▸ **Work to do**:
1) Which companies are named in the passage about Chanel? List every one.
2) Can you extend the passage about Chanel with a few sentences that pick up after its final line?
## start Selection
The privately held Chanel, controlled by the billionaire Wertheimer brothers, reported an 18% decline in revenue and a 41% slump in operating profit in 2020, compared with a 6% revenue drop and 15% operating profit decline for Hermes. Earlier this month, Chanel appointed Leena Nair, a Unilever Plc executive, as chief executive officer starting in January.
Parker, the Jefferies analyst, said that Chanel is trying to find ways to compensate for that revenue drop. “Part of where they could close the gap to other brands that had e-commerce is on pricing.”
One consequence of Chanel’s price increases has been to boost the cost of its handbags on the secondary market, said Seth Weisser, chief executive of New York-based luxury reseller What Goes Around Comes Around. Chanel has sued the company for false advertising and trademark infringement, allegations the resale platform denies. Chanel declined to comment on the lawsuit.
## end Selection
## start Data
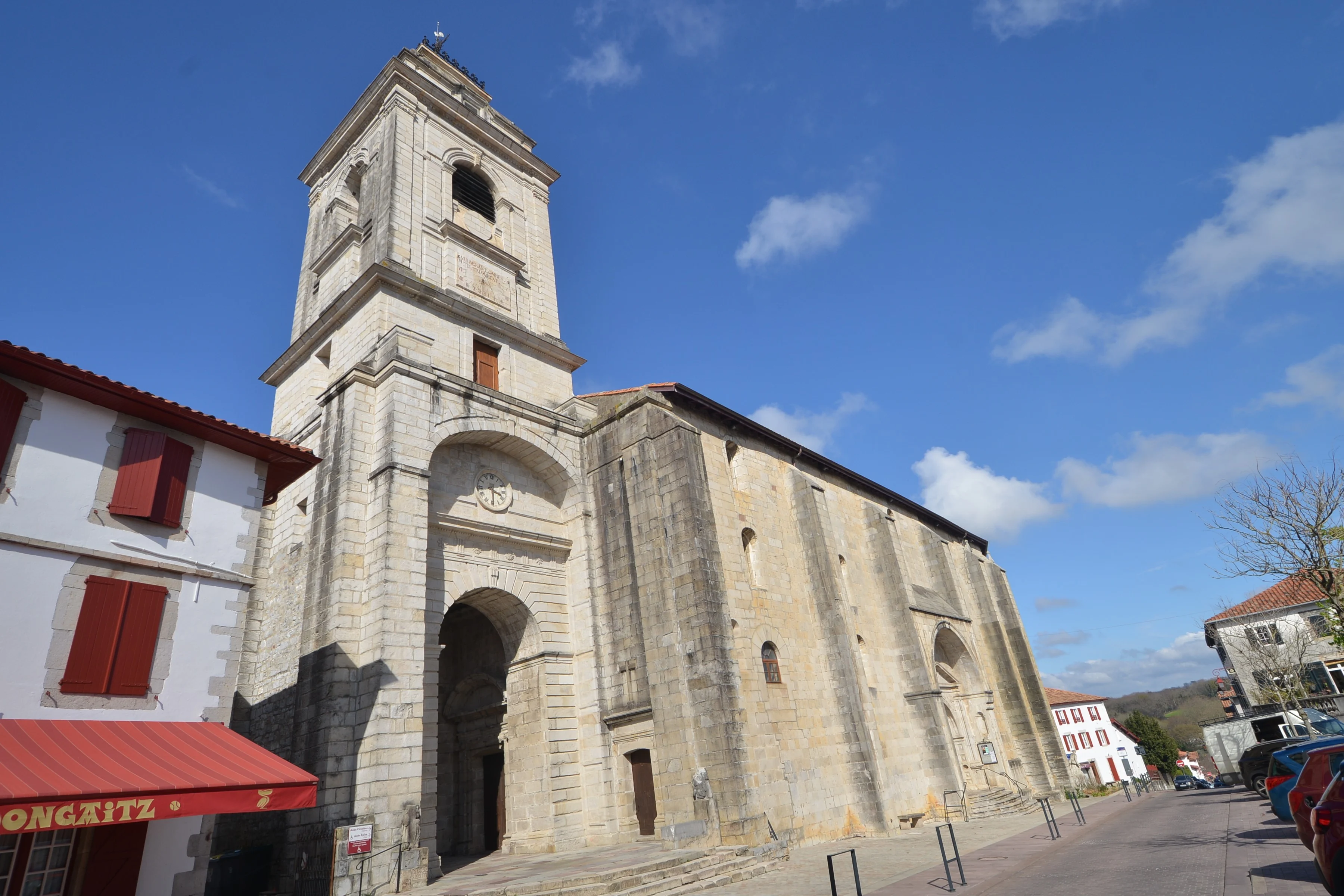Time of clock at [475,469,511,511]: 3:29
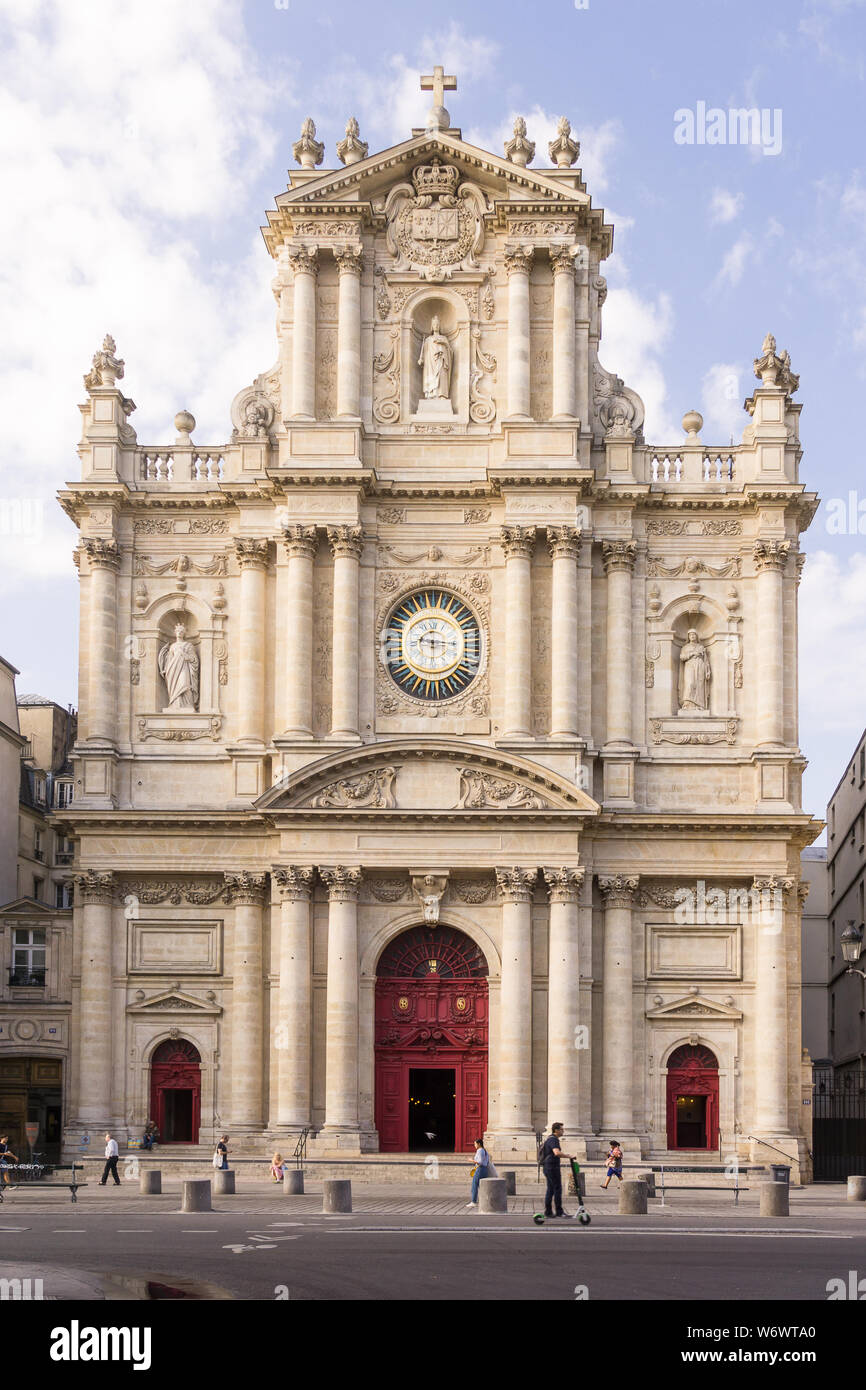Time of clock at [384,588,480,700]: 9:15
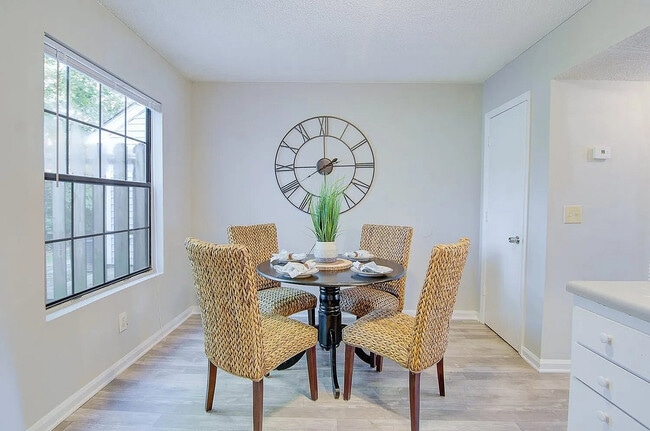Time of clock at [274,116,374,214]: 2:00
## end Data
▸ **Per-task answers**:
1) Chanel, Hermes, Unilever Plc, Jefferies, What Goes Around Comes Around

2)
Weisser said he’s able to sell Chanel bags that are ten years old or older for more than their original price, in part because many of the styles are discontinued. “Not all Chanel bags are created equal,” he said. Demand depends on the color, model and size. Of the purses that Chanel has made within the past several years, about half of them sell below the primary-market price, Weisser said.
By contrast, resellers can count on Hermes’s most-sought after bags to consistently sell for more than their original price. A rare Birkin sold for 112,000 euros ($126,550) on resale platform Vestiaire Collective last month; its retail price was 18,500 euros. The most expensive Chanel bags have sold for as much as 30,000 euros, a spokesman for the platform said.
“Chanel is probably keen to bring the 2.55 and Timeless models on a par with the Birkin and the Kelly of Hermes,” said Bertrand Peyrat, chief supply officer at Vestiaire Collective, referring to the flap bag. “But the secondary market evaluation for Chanel is not there yet.”